> Requirements:
A – Please list every numerical figure given in the merger passage.
B – According to the merger passage, what does the Board of Directors recommend that stockholders do?

In the event that this condition is not satisfied, the merger agreement requires
the Company to seek stockholder approval for the merger at a duly held
stockholders' meeting. The affirmative vote of a majority of the currently
outstanding shares entitled to vote would result in approval of the merger.
Certain stockholders of the Company have agreed to vote shares representing
approximately 41% of the voting shares in favor of the merger, and certain
directors and officers of the Company have indicated their intention of voting
shares representing approximately an additional 12% of the voting shares in
favor of the merger.
 
     While a vote in favor of the merger by way of stockholder approval is
virtually assured by the factors set out above, the Board of Directors
recommends that stockholders tender their shares pursuant to the tender offer.
Stockholders are further reminded that they will receive the cash consideration
of $17.25 per share on an earlier date if shares are tendered pursuant to the
tender offer than the date on which such consideration would be received in the
event that the merger is effected by way of stockholder approval.

> Data provided:
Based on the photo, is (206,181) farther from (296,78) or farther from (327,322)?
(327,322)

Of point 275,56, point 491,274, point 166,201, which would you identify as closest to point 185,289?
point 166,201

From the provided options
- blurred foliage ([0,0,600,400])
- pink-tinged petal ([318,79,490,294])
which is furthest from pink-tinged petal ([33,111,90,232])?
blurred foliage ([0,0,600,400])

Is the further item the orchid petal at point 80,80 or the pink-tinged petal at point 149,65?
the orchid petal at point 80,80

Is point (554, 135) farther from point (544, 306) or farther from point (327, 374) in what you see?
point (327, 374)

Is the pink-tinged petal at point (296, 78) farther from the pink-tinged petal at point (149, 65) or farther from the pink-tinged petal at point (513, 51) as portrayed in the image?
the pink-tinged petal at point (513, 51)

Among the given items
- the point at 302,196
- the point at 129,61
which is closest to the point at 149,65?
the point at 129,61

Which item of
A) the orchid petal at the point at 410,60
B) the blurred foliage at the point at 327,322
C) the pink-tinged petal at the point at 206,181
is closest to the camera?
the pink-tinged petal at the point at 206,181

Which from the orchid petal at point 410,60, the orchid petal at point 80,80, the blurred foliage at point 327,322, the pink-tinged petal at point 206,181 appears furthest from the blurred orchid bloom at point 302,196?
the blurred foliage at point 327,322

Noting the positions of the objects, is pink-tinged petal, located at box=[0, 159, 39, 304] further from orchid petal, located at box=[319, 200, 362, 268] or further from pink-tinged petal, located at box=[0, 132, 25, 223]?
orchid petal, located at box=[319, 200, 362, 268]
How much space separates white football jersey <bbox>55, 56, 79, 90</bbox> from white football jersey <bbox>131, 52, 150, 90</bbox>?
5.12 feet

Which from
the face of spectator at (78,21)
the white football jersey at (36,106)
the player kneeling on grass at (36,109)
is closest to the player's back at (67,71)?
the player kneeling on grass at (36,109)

> Worked solutions:
A –
- Approximately 41%
- Approximately an additional 12%
- $17.25 per share

B – Tender their shares pursuant to the tender offer.